Another important document included in CDISC standards is Define.xml, which describes the metadata for all submitted data structures (SDTM & ADaM).

CDISC standards and models for different stages of the research

Domains in IDEA-FAST Dataset

In SDTM, data and observations are grouped into a series of standardized domains. Each domain is a collection of logically related observations and contains standard structures, variable names, variable attributes and controlled terminology.

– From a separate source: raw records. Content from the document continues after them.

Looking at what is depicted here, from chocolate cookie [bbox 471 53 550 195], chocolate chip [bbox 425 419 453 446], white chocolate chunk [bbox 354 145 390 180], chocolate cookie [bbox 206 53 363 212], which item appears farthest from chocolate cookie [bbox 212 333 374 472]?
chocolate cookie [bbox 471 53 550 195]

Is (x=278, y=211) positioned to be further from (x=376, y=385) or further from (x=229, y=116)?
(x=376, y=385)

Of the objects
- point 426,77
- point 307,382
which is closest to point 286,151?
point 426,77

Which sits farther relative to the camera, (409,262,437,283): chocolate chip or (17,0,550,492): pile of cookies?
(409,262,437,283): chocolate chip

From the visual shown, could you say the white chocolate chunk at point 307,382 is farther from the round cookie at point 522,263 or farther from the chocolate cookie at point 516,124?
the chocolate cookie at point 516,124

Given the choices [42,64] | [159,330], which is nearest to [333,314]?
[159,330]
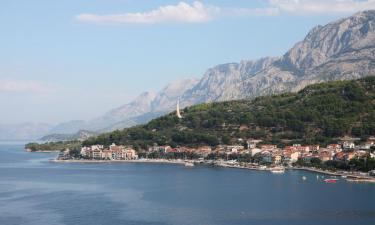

Most of the data collected in IDEA-FAST belong to the following domains:

  • Demographics (DM)
    • Age, gender, etc.
  • Medical History (MH)
  • Vital Sign (VS)
    • Blood pressure, height, weight, etc
  • Questionnaires (QS)
    • EQ-5D, MFI, etc.
  • Functional Test (FT)
    • Actigraphy data, etc.

Examples of Standardised IDEA-FAST Clinical Data

Demographics data of subject A, B and C
Standardised EQ-5D questionnaire data of subject A

Conclusion

In IDEA-FAST, data come from quite diversified sources, therefore data standards play an important role in improving the data quality and reducing the time cost for data cleaning/transformation. A standardised dataset also facilitates the data exchange across different studies, potentially increasing the impact of the IDEA-FAST project. WP5 will continue developing and maintaining data standards for the IDEA-FAST data stored on the DMP.

References

[1] https://www.cdisc.org/standards/foundational/sdtm, accessed 30 April, 2021
[2] https://www.cdisc.org/standards/foundational/protocol, accessed 30 April, 2021
[3] https://www.cdisc.org/standards/foundational/cdash, accessed 30 April, 2021
[4] https://www.cdisc.org/standards/foundational/adam, accessed 30 April, 2021


About the author

Chengliang Dai is a research associate in Data Science Institute at Imperial College London. He works in data management team in IDEA-FAST project and his main duty is to develop data standards for the research data collected in the project. He previously worked on a project to develop a translational platform for analysis of brain imaging datasets held in the UK Biobank. He acquired his PhD in computer science from the University of York in 2016 and joined the IDEA-FAST project in 2021.

His research interests include biomedical data processing, time series analysis and deep learning in medical image analysis.